Through our deliberation, we discovered rabbinics in the early childhood classroom and noticed that the texts that students encounter come in many different forms. Looking forward, I am eager to explore how engaging the faculty in the study of texts in their traditional form will help them to design learning centers and provocations that draw deeply from rabbinic literature and deepen their students’ encounters with rabbinics.
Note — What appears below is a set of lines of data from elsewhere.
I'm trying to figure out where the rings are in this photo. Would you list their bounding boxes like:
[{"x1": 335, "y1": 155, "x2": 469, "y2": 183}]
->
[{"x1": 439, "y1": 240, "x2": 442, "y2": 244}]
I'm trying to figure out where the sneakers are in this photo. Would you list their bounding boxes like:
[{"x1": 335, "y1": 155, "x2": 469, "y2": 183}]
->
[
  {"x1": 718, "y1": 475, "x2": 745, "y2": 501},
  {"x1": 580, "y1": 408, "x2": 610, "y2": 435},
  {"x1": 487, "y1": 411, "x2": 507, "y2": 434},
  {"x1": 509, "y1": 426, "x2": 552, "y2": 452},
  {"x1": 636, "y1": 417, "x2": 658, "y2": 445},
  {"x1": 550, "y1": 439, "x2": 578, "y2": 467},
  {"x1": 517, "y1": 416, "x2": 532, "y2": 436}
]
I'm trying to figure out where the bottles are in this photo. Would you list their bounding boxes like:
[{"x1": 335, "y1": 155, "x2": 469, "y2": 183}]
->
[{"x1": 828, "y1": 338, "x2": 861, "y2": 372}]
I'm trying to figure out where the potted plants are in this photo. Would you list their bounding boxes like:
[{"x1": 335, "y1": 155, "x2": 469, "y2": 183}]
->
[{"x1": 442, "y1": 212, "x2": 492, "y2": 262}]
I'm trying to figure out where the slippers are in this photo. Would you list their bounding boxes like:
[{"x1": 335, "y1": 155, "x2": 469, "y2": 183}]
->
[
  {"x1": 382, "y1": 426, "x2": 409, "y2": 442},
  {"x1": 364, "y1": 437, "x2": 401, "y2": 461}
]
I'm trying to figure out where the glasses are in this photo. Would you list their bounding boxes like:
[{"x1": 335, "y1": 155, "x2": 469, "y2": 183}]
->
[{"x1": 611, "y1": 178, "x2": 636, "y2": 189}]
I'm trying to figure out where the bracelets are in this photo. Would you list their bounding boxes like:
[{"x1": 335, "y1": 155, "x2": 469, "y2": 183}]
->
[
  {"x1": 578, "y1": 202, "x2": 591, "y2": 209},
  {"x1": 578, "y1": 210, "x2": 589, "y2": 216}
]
Rabbi Elliot Goldberg is a visiting scholar at the Jack, Joseph and Morton Mandel Center for Studies Education, Brandeis University. He is an education consultant and rabbinics advisor for the Rabbinics Initiative of the Legacy Heritage Instructional Leadership Institute of the William Davidson Graduate School of Jewish Education at the Jewish Theological Seminary. This post is part of a larger project exploring the teaching and learning of rabbinics in early childhood and early elementary settings.

1 Comment

  1. Sharon Feiman-Nemser

    January 17, 2017 at 9:10 pm

    This is such an generative story. I love that you heard the teachers, elicited their categories and together forged connections between frameworks that early childhood teachers hold and rabbinics. There are many critical elements in this professional learning opportunity — serious attention to Judaic content, serious attention to the practical wisdom of Jewish early childhood educators, both facilitator and participants acting as teachers and learners. Helping Jewish educators appreciate the ways in which they are already teaching rabbinics helps use move away from rabbinics as only or mainly a “subject” in the curriculum, especially in early childhood and elementary classrooms at least. Thanks for sharing this with all of us.